Jak widać, ciężko zweryfikować, które pogłoski są prawdziwe, bowiem płynące na temat sygnały są za każdym razem inne. Można być jednak spokojnym, że warunki potencjalnego transferu doskonale zna Mindaugas Nikolicius. Dyrektor sportowy łodzian może bowiem liczyć na wsparcie właściciela, ponieważ w Oskar Repka należy do tej samej agencji menedżerskiej, co wspomniany Fornalczyk. Jej szef, Bartłomiej Bolek, jest biznesowym partnerem Roberta Dobrzyckiego, co może tylko pomóc przeprowadzić całą operację. Nie wiadomo jednak, co na to wszystko sam zawodnik…
Brac chlopa.Jest jak tur bedzie nie do przejscia.Pisalem o nim wczesniej ze byloby wzmocnienie.pzdr
W Katowicach jak grał to inni musieli go przechodzić i strzelać 47 bramek straconych jakie mają Katowice :)

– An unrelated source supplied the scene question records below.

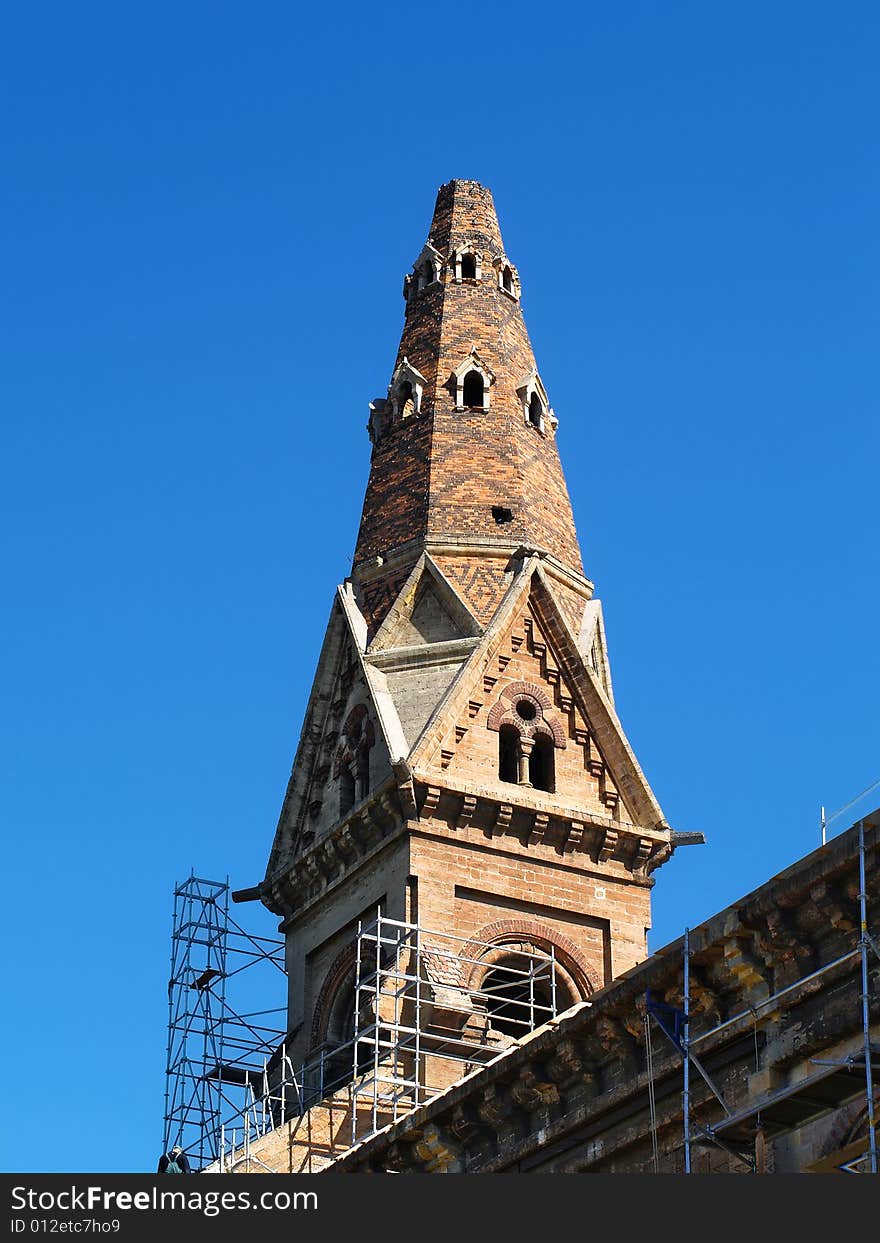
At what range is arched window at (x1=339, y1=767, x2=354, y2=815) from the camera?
40.8 m


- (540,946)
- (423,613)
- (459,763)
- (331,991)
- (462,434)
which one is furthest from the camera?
(462,434)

Jak tam pod pięknym dachem? Opowiadaj.
No jakoś Śląsk z nim w składzie spadł z ekstraklasy,Korona z Fornalczykiem też nie błyszczała,Katowice z Bergierem środek tabeli.
Człowieku weź się nie kompromituj jaki Śląsk on w Katowicach gra
Nie stękaj pomylić sie nie można ? Każdy wie o co chodzi ,a zmylił mnie napis Ślaskie na początku artykułu .
jesteś głąb i tyle
Przecież Repka nie grał w Śląsku tylko w Gieksie. To raczej spadek Śląska go nie obciąża :)

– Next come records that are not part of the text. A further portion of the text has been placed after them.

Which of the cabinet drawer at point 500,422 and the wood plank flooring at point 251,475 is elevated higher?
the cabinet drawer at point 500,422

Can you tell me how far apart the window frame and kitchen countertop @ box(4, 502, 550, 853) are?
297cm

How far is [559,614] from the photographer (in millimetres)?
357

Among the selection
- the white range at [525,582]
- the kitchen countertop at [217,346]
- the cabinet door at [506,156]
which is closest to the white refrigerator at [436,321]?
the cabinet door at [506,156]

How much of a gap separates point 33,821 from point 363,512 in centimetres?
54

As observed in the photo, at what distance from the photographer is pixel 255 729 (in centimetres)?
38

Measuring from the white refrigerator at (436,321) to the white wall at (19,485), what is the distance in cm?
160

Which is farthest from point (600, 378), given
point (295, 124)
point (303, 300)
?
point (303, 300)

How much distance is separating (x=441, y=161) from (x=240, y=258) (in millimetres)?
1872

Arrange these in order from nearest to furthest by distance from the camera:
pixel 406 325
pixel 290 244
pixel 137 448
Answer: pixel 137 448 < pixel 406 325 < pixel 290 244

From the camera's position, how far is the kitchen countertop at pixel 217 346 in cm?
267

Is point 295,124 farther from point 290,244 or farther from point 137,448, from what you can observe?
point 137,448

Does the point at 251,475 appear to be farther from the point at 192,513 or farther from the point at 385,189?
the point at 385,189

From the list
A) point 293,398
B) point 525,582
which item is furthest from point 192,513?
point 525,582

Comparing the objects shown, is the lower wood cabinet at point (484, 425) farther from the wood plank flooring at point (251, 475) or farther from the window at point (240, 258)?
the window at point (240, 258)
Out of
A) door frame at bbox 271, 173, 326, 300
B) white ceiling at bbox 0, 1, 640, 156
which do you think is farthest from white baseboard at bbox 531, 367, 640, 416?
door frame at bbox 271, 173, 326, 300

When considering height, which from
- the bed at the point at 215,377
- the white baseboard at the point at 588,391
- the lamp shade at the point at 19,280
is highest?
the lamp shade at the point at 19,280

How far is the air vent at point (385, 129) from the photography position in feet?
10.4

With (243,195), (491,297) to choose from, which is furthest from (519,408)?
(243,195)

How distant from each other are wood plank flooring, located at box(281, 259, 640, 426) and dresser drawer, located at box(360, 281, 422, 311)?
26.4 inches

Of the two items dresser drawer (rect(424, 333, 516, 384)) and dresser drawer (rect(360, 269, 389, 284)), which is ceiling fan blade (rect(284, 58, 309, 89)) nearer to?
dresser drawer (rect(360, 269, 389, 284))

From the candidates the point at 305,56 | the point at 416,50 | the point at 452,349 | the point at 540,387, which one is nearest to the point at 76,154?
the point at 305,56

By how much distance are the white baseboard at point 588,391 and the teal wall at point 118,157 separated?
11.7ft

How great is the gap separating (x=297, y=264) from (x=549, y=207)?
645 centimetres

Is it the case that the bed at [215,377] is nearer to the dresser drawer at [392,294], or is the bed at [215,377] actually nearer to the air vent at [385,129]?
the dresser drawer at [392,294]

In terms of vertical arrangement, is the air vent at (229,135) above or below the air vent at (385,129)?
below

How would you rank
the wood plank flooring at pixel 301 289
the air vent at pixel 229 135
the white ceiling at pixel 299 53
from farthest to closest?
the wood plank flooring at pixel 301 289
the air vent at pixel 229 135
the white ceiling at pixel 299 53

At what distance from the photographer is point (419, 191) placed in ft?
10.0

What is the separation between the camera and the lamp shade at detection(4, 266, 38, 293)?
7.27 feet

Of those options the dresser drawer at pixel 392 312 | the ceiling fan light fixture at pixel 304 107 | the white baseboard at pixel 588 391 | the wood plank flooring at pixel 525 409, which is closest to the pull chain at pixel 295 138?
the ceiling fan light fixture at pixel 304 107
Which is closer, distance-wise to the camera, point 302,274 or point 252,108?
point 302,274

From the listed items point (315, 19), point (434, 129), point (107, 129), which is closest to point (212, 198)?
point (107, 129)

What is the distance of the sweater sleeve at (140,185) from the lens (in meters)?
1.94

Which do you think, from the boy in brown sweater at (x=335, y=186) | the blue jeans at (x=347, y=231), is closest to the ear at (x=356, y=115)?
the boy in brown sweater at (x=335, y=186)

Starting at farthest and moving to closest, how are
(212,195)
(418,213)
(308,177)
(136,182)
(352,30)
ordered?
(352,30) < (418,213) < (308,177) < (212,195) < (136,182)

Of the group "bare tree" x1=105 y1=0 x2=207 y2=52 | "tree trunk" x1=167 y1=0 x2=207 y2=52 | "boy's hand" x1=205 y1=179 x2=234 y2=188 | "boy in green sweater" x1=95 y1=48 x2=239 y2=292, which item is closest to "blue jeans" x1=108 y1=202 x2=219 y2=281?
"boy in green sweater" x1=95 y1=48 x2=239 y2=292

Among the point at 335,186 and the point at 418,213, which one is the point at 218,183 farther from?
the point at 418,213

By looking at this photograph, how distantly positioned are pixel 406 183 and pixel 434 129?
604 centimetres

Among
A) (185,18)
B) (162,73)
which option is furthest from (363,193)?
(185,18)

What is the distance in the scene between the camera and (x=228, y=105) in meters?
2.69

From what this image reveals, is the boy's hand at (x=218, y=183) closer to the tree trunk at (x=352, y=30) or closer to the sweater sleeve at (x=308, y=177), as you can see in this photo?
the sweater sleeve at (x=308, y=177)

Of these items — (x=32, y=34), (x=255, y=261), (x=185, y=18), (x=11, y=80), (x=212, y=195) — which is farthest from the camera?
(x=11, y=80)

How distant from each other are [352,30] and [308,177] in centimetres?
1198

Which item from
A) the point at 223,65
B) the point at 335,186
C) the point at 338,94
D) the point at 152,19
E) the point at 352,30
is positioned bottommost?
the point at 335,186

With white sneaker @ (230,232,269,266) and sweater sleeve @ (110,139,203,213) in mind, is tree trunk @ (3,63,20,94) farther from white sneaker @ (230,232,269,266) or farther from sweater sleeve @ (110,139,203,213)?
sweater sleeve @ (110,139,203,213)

Wzmocnienia – Bergen i Repka z gks-y – I wizja gry o czołowe lokaty – to realne i prawdziwe?
Przecież Repka grał w GKS Katowice, a nie we Wrocławiu, generalnie super komentarz xD są to piłkarze wyróżniający się na tle ligi mimo gry w słabszych zespołach, więc wzmocnienia na duży plus. pozdrowienia i więcej wiary oby więcej takich ruchów do nas
maskotka sekcji komentarzy się odpaliła
Ty i Twój poziom wiedzy upewniają mnie w przekonaniu, że musiałeś koniowi spod ogona wyskoczyć.
A co mówiła baba z warzywniaka w Katowicach pod blaszokiem? Podobno mowa jest o forintach. Nowa jakość dziennikarstwa.
Tylko Widzew RTS
„Bloszoka” już nie ma jakbyś nie zauważył , a sąsiedzi z Chorzowa o takim stadionie mogą jak na razie tylko pomarzyć.zresztą jak w Sosnowcu,Zabrzu,Tychach itp
Widziałem go na żywo w PP w Skierniewicach z Unią. Szczerze, myślę sobie skąd oni biorą takich ludzi do Ex. jak tu chłopaki z 3 ligi są dużo lepsi. Gość najsłabszy na boisku, jeszcze dostał tam czerwień. Także delikatnie mówiąc niech on coś pokaże w kolejnym sezonie, wtedy uwierzę że to może być wzmocnienie Widzewa.